I’ve had alienshore.com since November 1997. I bought a domain because it was some geeky fun, and also because I’d never have to change my e‑mail address again. If I was unhappy with my hosting service, I could take my domain and get another one. The same is true with my ISP…if I wanted to switch, my e‑mail address would be entirely unaffected.
So the e‑mail situation was covered. What should I do with the web site? For a few years, I did very little.
Then came the online journals. I started a journal on paper many years ago but it didn’t work for me because there was no one reading. I still liked the idea so maybe I could give it a try again, but online. I never thought I’d get a large number of readers, but family, friends, and strangers could read if they wanted to. So I put up my first post on January 31, 2000 and Seeking the Alien Shore was born.
It had a rocky start until I figured out what I was doing and found my voice. I used Microsoft Front Page to build the site. It produced garbage HTML, but it did a better job that I could, for a time. Later, I learned more about HTML and wanted to do better. I built an XHTML 1.0 strict template and used Microsoft Expression Web to build my posts and it was good.

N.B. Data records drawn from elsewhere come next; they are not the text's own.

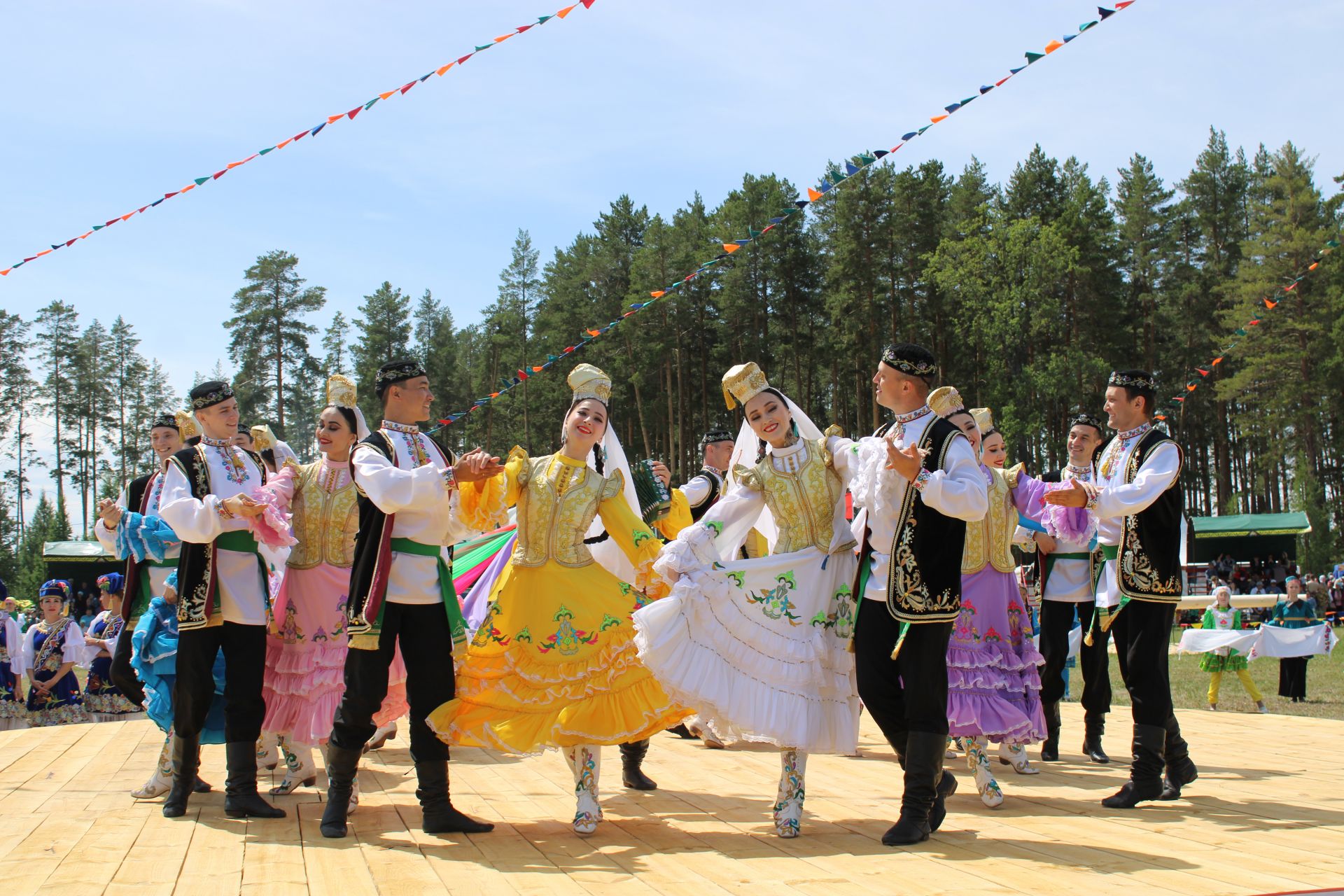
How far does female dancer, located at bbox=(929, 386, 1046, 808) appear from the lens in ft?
17.3

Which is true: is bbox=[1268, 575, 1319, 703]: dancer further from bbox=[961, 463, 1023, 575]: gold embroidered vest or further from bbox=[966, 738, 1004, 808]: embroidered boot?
bbox=[966, 738, 1004, 808]: embroidered boot

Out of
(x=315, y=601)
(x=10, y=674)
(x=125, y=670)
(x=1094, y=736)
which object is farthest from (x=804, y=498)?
(x=10, y=674)

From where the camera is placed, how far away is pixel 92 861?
4004mm

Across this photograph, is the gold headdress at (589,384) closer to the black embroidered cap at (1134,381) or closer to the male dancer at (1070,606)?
the black embroidered cap at (1134,381)

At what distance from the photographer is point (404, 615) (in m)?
4.55

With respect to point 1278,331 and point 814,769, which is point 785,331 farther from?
point 814,769

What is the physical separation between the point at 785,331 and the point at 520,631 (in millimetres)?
32707

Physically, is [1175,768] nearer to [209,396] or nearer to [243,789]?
[243,789]

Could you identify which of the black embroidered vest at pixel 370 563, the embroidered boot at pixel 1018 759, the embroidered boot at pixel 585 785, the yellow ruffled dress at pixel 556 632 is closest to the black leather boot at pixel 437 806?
the yellow ruffled dress at pixel 556 632

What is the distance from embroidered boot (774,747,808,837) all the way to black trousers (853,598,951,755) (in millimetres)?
351

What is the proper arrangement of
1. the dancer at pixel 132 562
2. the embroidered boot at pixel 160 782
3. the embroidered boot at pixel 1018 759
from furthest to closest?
the embroidered boot at pixel 1018 759 → the dancer at pixel 132 562 → the embroidered boot at pixel 160 782

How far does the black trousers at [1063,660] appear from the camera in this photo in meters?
6.34

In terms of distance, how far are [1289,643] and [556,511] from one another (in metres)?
10.4

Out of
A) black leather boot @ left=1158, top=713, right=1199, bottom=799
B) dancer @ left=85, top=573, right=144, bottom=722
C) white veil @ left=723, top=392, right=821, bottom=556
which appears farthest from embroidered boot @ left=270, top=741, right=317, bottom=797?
dancer @ left=85, top=573, right=144, bottom=722
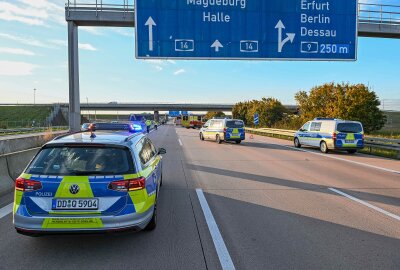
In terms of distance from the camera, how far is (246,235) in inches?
210

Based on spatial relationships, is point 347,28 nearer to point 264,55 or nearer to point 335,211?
point 264,55

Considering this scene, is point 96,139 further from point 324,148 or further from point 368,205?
point 324,148

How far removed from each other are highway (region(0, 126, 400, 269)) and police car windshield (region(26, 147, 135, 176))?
3.43ft

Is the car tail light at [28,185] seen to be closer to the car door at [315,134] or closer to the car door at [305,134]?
the car door at [315,134]

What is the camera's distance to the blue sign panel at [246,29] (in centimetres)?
1569

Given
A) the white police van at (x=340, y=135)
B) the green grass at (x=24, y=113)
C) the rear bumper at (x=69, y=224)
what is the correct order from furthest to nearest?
the green grass at (x=24, y=113), the white police van at (x=340, y=135), the rear bumper at (x=69, y=224)

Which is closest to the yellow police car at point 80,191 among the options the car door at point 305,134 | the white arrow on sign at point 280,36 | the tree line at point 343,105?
the white arrow on sign at point 280,36

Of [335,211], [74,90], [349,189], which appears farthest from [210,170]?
[74,90]

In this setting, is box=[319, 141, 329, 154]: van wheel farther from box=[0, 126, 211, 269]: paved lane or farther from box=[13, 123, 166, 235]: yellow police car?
box=[13, 123, 166, 235]: yellow police car

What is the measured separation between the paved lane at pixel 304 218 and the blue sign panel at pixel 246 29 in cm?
650

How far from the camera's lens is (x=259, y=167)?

It was good until late 2007. There was still a journaling community back then and on one of the mailing lists, someone asked how to get something to work properly with WordPress. They gave a link to their site, and I followed it. I’d heard of WordPress and thought it was a neat idea. It certainly would be convenient to have a nice friendly front-end to enter one’s posts, have them stored in a database, and then displayed to users as they visited. But it seemed very limiting. Following that link was a revelation. The site was beautiful. It wasn’t to my taste, but it didn’t at all look like the cookie-cutter site I expected.
I started reading. Customizing a WordPress site is very different from what I’d done in XHTML but I was determined to learn more about it because I could change the look of the site at any time and the change would affect all of the pages, old and new. My curiosity piqued, I downloaded the software and installed it. I really didn’t think it would replace my site so I put it in a different folder, with a new name.
As sometimes happens, I was completely and utterly wrong. I loved WordPress and couldn’t imagine going back to HTML so after nearly eight years, of Seeking the Alien Shore, I started Seeking Another Alien Shore. With the HTML I knew and some rudiments of PHP programming I learned, I took free WordPress themes and tailored them to my liking. I’m not sure I could build a theme from scratch, but there really is no need. With child themes, I can keep my modifications separate so when themes are updates, I can use them without overwriting my customizations.
That brings us to today, seven years later, and fifteen years after that first HTML post. This time the change wasn’t driven by technology but rather by a few other things. When I started fifteen years ago, I was a lot more free with personal information. Given what’s happened with both government and criminal surveillance of the Internet, I grew more and more uneasy with the information I revealed. I’ve also noticed that more recently, I’ve grown displeased with my tone. The easiest way to change both of these things, to the extent I am able, is to wipe the database and start anew.
I have backups of everything that I’ve written in the past so old posts may appear again if I discuss on a similar topic and want to refer back to what I’ve written. With that possible exception, welcome to the shiny new Third Alien Shore.
Update
I did go ahead and restore all the previous entries. I missed them being there!